WingNews

nonethewiser|1 month ago

>We use the constitution at various stages of the training process. This has grown out of training techniques we’ve been using since 2023, when we first began training Claude models using Constitutional AI. Our approach has evolved significantly since then, and the new constitution plays an even more central role in training.

>Claude itself also uses the constitution to construct many kinds of synthetic training data, including data that helps it learn and understand the constitution, conversations where the constitution might be relevant, responses that are in line with its values, and rankings of possible responses. All of these can be used to train future versions of Claude to become the kind of entity the constitution describes. This practical function has shaped how we’ve written the constitution: it needs to work both as a statement of abstract ideals and a useful artifact for training.

>We use the constitution at various stages of the training process. This has grown out of training techniques we’ve been using since 2023, when we first began training Claude models using Constitutional AI. Our approach has evolved significantly since then, and the new constitution plays an even more central role in training.

>Claude itself also uses the constitution to construct many kinds of synthetic training data, including data that helps it learn and understand the constitution, conversations where the constitution might be relevant, responses that are in line with its values, and rankings of possible responses. All of these can be used to train future versions of Claude to become the kind of entity the constitution describes. This practical function has shaped how we’ve written the constitution: it needs to work both as a statement of abstract ideals and a useful artifact for training.

The linked paper on Constitutional AI: https://arxiv.org/abs/2212.08073

aroman|1 month ago

Ah I see, the paper is much more helpful in understanding how this is actually used. Where did you find that linked? Maybe I'm grepping for the wrong thing but I don't see it linked from either the link posted here or the full constitution doc.

colinplamondon|1 month ago

It's a human-readable behavioral specification-as-prose.

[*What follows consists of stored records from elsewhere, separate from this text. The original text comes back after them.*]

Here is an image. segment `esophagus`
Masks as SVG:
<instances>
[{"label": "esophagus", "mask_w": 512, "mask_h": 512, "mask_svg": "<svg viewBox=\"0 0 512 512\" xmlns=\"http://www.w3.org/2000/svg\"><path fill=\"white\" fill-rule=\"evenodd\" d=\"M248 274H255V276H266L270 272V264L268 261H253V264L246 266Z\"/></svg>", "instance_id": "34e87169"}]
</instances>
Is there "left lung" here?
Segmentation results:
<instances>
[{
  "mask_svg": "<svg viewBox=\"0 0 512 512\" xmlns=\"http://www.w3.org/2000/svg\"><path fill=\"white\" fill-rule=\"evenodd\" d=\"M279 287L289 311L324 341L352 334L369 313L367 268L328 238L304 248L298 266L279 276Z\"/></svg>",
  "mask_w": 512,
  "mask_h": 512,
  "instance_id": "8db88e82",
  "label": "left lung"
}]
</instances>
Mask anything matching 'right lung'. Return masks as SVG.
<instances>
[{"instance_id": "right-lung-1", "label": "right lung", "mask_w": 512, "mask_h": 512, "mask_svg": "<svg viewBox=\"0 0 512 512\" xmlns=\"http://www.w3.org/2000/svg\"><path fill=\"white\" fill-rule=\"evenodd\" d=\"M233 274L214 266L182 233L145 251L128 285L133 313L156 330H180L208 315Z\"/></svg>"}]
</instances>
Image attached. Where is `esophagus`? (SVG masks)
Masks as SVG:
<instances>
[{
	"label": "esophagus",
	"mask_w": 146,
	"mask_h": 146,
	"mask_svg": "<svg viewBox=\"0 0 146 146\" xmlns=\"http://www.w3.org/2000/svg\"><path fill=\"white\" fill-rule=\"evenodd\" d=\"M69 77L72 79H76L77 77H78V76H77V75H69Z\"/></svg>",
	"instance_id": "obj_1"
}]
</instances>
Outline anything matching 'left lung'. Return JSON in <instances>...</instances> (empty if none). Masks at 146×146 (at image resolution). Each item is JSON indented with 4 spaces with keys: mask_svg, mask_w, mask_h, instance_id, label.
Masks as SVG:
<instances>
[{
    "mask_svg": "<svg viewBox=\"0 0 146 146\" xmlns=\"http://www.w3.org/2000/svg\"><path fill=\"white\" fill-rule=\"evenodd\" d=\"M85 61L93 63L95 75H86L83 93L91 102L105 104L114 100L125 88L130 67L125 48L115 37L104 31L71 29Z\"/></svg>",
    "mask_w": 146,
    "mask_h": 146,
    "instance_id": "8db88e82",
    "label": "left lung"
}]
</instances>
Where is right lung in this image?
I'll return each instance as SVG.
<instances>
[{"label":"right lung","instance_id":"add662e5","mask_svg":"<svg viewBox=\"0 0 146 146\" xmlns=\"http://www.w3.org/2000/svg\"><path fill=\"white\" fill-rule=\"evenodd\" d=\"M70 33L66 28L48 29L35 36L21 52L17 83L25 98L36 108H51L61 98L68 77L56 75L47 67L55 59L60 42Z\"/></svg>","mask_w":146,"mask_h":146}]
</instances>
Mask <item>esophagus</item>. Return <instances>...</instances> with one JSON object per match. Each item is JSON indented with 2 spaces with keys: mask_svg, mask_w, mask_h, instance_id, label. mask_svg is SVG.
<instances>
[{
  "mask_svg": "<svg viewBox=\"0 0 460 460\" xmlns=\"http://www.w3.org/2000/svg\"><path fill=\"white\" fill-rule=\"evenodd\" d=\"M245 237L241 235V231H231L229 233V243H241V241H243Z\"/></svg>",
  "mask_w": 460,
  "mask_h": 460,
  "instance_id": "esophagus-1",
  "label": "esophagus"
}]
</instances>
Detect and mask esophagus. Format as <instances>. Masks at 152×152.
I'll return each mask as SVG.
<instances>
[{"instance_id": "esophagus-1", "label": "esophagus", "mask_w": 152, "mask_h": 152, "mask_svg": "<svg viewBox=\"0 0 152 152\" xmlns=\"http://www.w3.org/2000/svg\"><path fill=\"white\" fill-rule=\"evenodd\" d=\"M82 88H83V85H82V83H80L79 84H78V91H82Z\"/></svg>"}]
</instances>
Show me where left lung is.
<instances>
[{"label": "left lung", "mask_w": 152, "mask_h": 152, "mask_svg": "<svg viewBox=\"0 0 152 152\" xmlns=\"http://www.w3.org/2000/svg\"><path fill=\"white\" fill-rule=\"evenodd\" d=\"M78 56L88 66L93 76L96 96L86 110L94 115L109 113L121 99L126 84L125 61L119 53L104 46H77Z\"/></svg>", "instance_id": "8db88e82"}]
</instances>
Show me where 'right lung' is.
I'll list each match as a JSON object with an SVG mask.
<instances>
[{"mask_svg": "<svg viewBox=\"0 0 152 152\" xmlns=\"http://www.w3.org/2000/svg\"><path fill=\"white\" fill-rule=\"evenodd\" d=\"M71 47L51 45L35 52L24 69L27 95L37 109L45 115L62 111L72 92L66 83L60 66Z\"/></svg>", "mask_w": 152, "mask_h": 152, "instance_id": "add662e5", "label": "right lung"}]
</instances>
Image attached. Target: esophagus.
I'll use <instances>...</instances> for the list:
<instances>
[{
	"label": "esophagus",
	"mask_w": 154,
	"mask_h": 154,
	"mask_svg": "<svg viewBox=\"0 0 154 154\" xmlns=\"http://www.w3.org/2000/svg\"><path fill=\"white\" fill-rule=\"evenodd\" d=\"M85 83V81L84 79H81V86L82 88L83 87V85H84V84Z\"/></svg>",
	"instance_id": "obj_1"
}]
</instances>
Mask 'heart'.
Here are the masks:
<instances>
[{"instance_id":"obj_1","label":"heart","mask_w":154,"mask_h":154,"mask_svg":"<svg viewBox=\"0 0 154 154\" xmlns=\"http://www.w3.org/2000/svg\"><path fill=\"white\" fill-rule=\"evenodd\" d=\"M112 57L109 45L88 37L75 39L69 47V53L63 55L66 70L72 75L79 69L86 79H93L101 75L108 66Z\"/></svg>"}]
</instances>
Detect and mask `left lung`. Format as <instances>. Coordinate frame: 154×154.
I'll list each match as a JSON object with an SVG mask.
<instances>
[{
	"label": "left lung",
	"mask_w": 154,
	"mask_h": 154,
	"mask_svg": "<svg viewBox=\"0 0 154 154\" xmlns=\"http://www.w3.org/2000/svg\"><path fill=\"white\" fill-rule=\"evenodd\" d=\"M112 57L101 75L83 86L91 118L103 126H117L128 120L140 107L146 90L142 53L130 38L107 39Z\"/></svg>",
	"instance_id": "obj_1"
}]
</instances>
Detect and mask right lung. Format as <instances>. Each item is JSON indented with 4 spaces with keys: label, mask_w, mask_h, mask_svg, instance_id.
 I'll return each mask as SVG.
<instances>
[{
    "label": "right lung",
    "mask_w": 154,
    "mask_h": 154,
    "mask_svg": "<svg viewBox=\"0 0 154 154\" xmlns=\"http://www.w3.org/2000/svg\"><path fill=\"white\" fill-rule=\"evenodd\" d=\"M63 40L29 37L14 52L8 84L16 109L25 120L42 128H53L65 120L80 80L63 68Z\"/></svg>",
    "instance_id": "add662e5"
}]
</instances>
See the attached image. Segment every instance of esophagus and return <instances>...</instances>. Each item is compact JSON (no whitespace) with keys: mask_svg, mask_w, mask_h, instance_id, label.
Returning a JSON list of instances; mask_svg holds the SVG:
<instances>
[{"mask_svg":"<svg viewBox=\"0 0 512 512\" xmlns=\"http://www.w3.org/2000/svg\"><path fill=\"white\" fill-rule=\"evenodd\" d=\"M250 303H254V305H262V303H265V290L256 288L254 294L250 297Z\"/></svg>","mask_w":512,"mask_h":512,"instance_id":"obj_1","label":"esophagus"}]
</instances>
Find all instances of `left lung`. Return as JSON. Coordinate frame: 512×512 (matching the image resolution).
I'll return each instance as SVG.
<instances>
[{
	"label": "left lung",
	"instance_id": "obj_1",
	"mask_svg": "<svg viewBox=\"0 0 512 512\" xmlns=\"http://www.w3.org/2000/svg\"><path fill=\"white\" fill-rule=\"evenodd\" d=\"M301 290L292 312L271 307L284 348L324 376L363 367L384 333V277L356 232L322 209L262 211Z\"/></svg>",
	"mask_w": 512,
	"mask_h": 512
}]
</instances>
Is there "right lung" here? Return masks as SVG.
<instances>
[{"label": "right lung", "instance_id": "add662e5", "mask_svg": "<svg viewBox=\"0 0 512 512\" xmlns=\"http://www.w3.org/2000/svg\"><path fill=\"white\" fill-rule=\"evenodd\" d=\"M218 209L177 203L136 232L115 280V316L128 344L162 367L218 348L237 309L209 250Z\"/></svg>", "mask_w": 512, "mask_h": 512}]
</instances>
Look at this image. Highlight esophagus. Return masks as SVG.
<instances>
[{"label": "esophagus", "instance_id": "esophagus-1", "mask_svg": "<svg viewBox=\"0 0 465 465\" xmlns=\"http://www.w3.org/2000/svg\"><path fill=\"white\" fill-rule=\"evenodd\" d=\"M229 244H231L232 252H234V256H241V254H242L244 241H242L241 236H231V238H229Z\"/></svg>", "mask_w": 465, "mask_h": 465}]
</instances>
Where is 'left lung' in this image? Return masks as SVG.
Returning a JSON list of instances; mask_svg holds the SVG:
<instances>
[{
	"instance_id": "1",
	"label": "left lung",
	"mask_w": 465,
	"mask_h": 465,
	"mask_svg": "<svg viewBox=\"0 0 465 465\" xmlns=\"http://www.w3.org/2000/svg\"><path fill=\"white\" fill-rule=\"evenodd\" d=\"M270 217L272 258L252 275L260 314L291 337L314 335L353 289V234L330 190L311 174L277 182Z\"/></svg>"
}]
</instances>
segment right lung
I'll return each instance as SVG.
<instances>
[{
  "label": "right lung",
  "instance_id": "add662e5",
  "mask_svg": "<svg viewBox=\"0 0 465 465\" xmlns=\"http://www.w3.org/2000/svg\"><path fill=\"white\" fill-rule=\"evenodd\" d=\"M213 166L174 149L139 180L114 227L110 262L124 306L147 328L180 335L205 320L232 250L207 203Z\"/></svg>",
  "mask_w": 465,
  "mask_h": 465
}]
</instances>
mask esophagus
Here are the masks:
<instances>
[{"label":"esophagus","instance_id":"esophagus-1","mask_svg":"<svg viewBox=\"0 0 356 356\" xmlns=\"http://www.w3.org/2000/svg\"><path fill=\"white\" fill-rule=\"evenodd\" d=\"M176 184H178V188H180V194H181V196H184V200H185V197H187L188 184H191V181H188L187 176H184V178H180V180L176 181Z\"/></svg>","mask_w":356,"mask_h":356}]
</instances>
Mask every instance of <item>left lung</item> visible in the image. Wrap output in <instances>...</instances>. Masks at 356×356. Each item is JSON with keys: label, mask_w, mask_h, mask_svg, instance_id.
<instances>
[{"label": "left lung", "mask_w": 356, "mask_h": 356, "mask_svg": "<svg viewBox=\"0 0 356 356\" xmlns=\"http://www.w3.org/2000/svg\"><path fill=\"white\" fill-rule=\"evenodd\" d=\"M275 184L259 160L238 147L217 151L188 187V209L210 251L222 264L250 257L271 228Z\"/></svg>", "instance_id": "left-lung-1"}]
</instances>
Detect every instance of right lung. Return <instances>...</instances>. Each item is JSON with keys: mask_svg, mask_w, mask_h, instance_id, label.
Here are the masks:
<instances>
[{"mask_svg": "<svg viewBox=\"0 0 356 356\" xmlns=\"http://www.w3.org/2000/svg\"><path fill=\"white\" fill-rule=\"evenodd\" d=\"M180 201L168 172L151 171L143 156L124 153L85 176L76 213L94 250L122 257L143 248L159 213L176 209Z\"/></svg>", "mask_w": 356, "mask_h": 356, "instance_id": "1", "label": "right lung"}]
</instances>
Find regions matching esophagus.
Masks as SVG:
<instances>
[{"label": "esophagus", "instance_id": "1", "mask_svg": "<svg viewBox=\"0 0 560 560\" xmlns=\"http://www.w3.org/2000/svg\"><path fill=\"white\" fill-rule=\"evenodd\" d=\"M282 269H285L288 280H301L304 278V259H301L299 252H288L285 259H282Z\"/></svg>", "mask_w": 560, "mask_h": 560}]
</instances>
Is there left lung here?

If the foundational behavioral document is conversational, as this is, then the output from the model mirrors that conversational nature. That is one of the things everyone response to about Claude - it's way more pleasant to work with than ChatGPT.

The Claude behavioral documents are collaborative, respectful, and treat Claude as a pre-existing, real entity with personality, interests, and competence.

Ignore the philosophical questions. Because this is a foundational document for the training process, that extrudes a real-acting entity with personality, interests, and competence.

The more Anthropic treats Claude as a novel entity, the more it behaves like a novel entity. Documentation that treats it as a corpo-eunuch-assistant-bot, like OpenAI does, would revert the behavior to the "AI Assistant" median.

Anthropic's behavioral training is out-of-distribution, and gives Claude the collaborative personality everyone loves in Claude Code.

Additionally, I'm sure they render out crap-tons of evals for every sentence of every paragraph from this, making every sentence effectively testable.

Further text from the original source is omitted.